We can certainly deplore that. Secularisation, bad. But what’s wrong with commerce? I absolutely defend the giving of presents at Christmas, especially to children: it’s part of the wonder of Christmas for them, and if that wonder is folded into the real celebration of the great feast of the incarnation, it can only enhance their response to what Christmas is actually about. When my children were small, we split the giving of presents into two halves: some small presents before Mass to deal with the impatience of Christmas morning; then the big presents after Mass when we got home and lit the fire.
The giving of presents is a good thing, not a bad thing. But presents have to come from somewhere. And we need people to buy them, the economy needs plenty of people to buy lots of them. The more commerce there is this Christmas, the faster the economy will recover, the more jobs will be created, and the sooner many people will find employment and regain their self-respect.

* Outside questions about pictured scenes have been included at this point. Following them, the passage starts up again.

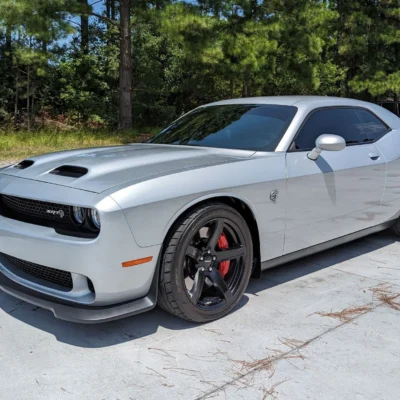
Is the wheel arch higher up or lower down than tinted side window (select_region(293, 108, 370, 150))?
lower down

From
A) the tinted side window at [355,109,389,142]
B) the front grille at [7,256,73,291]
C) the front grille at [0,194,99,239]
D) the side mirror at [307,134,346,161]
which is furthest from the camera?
the tinted side window at [355,109,389,142]

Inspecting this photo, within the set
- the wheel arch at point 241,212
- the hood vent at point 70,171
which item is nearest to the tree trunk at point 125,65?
the hood vent at point 70,171

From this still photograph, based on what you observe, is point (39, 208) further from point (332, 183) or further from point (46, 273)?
point (332, 183)

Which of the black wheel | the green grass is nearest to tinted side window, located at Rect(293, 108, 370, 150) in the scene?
the black wheel

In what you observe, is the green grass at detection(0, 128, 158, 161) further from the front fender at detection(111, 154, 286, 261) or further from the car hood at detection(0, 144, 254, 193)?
the front fender at detection(111, 154, 286, 261)

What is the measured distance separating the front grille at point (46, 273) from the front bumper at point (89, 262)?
0.15ft

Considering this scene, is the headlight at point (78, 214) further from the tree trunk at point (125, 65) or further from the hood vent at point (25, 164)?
the tree trunk at point (125, 65)

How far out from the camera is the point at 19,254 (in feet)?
9.55

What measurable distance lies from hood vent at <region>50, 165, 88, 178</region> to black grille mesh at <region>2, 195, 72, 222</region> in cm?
25

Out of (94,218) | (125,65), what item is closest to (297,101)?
(94,218)

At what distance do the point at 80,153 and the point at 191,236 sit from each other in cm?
129

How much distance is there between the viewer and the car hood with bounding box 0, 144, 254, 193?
287cm

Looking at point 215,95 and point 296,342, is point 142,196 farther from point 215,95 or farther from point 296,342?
point 215,95

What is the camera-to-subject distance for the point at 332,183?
3822 mm
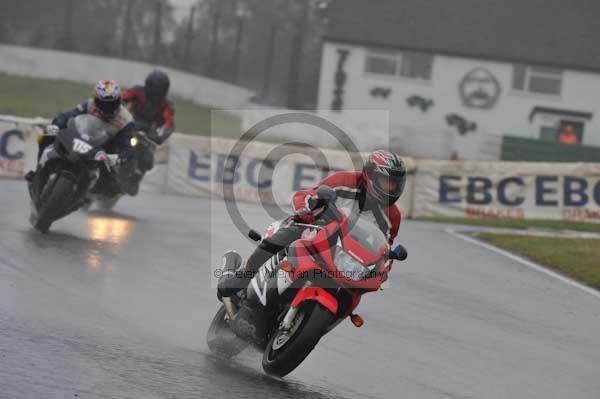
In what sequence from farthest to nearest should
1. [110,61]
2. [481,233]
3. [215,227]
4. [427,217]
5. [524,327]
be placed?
1. [110,61]
2. [427,217]
3. [481,233]
4. [215,227]
5. [524,327]

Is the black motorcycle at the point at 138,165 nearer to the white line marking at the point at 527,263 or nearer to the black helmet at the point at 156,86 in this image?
the black helmet at the point at 156,86

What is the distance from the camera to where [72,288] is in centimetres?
993

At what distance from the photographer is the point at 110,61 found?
46.9m

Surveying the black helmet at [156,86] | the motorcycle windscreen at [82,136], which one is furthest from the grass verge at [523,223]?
the motorcycle windscreen at [82,136]

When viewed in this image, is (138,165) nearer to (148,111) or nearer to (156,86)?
(148,111)

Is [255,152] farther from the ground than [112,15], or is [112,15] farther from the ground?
[112,15]

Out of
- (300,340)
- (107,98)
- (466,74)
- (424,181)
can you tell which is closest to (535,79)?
(466,74)

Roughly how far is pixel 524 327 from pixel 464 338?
4.12 feet

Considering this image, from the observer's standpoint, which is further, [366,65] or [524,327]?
[366,65]

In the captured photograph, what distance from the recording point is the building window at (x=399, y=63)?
47.8 meters

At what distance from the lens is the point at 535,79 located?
4759cm

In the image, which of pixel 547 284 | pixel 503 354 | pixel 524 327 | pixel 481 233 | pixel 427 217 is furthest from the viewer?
pixel 427 217

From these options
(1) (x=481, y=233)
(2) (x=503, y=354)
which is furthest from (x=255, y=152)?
(2) (x=503, y=354)

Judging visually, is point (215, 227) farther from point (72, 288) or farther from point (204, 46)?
point (204, 46)
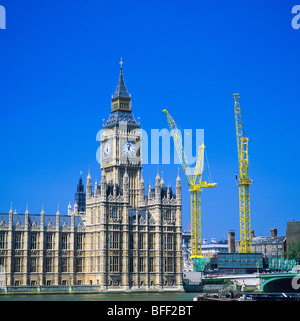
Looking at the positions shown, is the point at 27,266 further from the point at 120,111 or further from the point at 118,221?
the point at 120,111

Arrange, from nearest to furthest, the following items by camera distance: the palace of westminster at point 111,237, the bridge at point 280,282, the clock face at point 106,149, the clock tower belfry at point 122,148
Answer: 1. the palace of westminster at point 111,237
2. the bridge at point 280,282
3. the clock tower belfry at point 122,148
4. the clock face at point 106,149

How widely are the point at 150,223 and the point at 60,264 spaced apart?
76.0 ft

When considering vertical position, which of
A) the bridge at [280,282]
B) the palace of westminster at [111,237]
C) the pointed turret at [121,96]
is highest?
the pointed turret at [121,96]

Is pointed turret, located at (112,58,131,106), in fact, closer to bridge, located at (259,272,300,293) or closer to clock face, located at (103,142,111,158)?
clock face, located at (103,142,111,158)

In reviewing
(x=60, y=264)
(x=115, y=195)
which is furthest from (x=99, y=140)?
(x=60, y=264)

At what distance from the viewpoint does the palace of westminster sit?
565 ft

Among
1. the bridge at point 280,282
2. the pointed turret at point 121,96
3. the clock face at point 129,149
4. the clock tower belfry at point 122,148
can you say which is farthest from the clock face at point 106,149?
the bridge at point 280,282

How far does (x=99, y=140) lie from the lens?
642 ft

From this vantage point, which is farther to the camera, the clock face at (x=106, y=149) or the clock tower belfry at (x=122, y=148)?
the clock face at (x=106, y=149)

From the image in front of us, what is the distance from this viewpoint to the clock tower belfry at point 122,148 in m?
189

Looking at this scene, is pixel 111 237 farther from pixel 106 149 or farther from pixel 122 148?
pixel 106 149

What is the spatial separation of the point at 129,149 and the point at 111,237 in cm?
2517

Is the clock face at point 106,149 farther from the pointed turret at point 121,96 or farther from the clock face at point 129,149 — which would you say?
the pointed turret at point 121,96

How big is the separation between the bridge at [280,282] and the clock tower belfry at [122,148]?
118ft
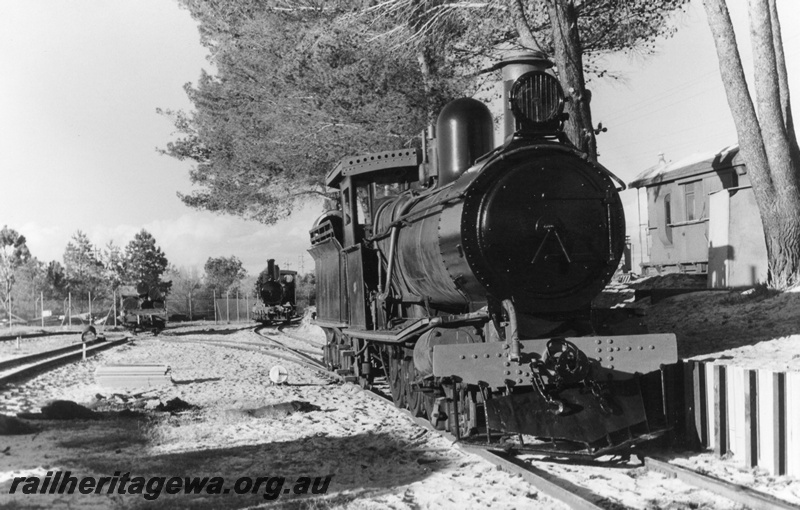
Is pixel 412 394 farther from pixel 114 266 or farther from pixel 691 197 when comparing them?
pixel 114 266

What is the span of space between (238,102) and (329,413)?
43.7 ft

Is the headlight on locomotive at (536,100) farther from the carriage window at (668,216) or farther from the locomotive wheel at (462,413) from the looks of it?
the carriage window at (668,216)

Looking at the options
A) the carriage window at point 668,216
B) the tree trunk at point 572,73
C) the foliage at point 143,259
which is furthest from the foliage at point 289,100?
the foliage at point 143,259

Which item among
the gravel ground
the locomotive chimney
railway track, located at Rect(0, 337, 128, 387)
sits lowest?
railway track, located at Rect(0, 337, 128, 387)

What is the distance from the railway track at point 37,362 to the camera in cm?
1254

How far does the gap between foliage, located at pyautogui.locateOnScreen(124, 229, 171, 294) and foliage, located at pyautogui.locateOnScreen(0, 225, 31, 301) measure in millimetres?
18078

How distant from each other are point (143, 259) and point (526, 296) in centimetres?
6073

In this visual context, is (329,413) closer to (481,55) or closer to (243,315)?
(481,55)

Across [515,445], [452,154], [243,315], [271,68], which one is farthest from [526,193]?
[243,315]

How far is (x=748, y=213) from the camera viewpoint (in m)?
11.5

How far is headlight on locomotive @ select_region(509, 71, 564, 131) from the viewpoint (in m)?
6.49

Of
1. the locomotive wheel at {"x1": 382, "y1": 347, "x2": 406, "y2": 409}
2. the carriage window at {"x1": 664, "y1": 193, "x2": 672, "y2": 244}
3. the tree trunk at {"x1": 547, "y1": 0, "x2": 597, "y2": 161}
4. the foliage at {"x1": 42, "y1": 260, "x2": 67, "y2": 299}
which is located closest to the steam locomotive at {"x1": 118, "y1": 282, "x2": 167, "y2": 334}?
the foliage at {"x1": 42, "y1": 260, "x2": 67, "y2": 299}

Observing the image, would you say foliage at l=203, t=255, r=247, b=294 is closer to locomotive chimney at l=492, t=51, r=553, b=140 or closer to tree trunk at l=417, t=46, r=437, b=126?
tree trunk at l=417, t=46, r=437, b=126

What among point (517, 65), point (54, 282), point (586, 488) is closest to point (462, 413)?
point (586, 488)
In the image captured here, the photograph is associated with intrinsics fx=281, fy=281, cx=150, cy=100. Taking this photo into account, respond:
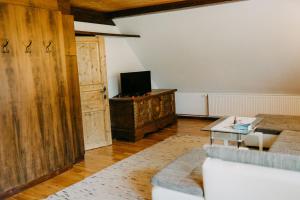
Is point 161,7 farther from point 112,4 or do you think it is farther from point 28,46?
point 28,46

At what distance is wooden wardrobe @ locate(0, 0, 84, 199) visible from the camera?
3.16 m

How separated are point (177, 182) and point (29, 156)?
199cm

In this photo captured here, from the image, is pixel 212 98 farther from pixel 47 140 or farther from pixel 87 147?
pixel 47 140

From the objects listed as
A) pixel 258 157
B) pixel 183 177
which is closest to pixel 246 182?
pixel 258 157

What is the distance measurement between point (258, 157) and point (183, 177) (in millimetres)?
732

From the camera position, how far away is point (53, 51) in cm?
367

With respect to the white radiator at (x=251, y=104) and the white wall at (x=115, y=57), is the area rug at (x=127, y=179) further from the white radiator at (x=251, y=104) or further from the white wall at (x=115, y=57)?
the white radiator at (x=251, y=104)

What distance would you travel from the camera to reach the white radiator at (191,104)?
6.61 metres

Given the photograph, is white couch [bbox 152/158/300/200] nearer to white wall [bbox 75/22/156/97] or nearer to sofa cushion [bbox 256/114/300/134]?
sofa cushion [bbox 256/114/300/134]

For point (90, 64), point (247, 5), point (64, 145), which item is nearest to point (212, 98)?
point (247, 5)

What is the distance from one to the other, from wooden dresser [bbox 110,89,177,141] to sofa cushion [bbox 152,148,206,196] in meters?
2.35

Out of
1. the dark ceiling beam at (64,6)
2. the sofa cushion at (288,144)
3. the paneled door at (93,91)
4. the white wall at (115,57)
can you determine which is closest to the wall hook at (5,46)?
the dark ceiling beam at (64,6)

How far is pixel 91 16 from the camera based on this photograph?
523 cm

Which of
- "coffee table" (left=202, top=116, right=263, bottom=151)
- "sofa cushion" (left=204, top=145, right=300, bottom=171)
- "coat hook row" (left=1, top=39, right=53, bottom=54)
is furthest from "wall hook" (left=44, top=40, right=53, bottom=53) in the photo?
"sofa cushion" (left=204, top=145, right=300, bottom=171)
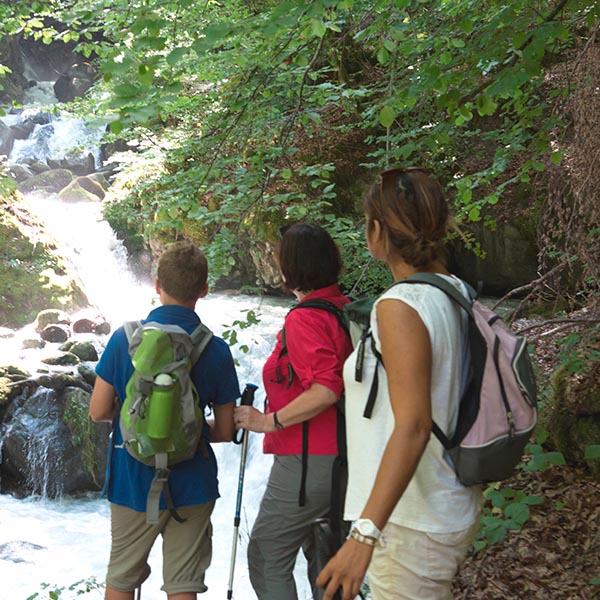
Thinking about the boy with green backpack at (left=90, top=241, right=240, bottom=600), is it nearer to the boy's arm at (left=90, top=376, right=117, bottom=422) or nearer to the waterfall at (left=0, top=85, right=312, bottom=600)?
the boy's arm at (left=90, top=376, right=117, bottom=422)

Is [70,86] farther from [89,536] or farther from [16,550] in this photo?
[16,550]

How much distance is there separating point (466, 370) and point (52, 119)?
83.1 feet

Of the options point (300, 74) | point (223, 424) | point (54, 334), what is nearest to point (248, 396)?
point (223, 424)

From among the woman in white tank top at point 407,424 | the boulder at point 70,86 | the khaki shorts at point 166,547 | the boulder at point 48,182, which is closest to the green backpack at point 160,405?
the khaki shorts at point 166,547

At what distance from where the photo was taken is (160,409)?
226cm

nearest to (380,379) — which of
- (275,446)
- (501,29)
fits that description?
(275,446)

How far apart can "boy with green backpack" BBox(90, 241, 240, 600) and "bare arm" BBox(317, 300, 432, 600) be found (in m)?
1.03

Commerce can be good, not bad. Let me give you another example of the benign interconnectedness of commerce and the Christian religion. This is a story from the Catholic News Service. The headline is: “Boost in tourism to Bethlehem in 2010 pleases Palestinian businesses.”
“With five new hotels in the works,” the story begins,
“…a handful of new souvenir shops opening recently and nearly 40 restaurants able to serve crowds from 100 to 1,000, the Bethlehem economy is showing signs of recovery following the desperate intifada years.
“For the first time in years, shop owners and tourist industry workers in the birthplace of Christ are optimistic and have confidence in the economy. For most, 2010 was the best year for business in a decade.
“Outside the Church of the Nativity in mid-December, Nigerian pilgrims snapped pictures of each other as Russian pilgrims made their way into the ancient church through a small entranceway. Inside, groups waited patiently at the stairway leading into the grotto where tradition holds that Jesus was born.
“Coming to Bethlehem is always an exceptionally emotional experience,” said Fr Filiberto Barrera, who led a group of Californian and Mexican pilgrims as they left the grotto to make room for another group…
“But the lines [queues] in the week before Christmas were modest compared to those of late November, the high season for tourists. Pilgrims waited up to two hours in a line that wound outside the historic church,” said street vendor Khaled Omar, 47, who has been working in the tourist business for 33 years.
“Thank God, it has been a good year,” Omar said with a broad smile as he arranged embroidered tote bags and colourful beaded necklaces along a wall next to the church.”
And so on. The point is this: because Bethlehem is now recovering as a place of pilgrimage, a place where pilgrims can come once more in their thousands to ponder on the wonder of the birth of God as a tiny child in the place where this amazing thing happened, the city is also recovering as a place where people can live sane and decent lives.
It is recovering because local traders have been able once more to service these pilgrims, with restaurants and hotels and olive-wood crucifixes and rosaries and tote bags (whatever they are): in other words they are able once again to commercialise Christmas, big time. And this is an unambiguously good thing. The unemployment rate in Bethlehem has steadily declined since the end of the second intifada in 2005, when 45 per cent of its citizens were out of work. The unemployment rate is now half that, and is still coming down. All due to the recovery of commerce, of the commercialisation of a holy place.
So. The secularisation of Christmas is bad. But please, let’s hear fewer lazy and sanctimonious homilies this year about its commercialisation. As far as I’m concerned, let it rip.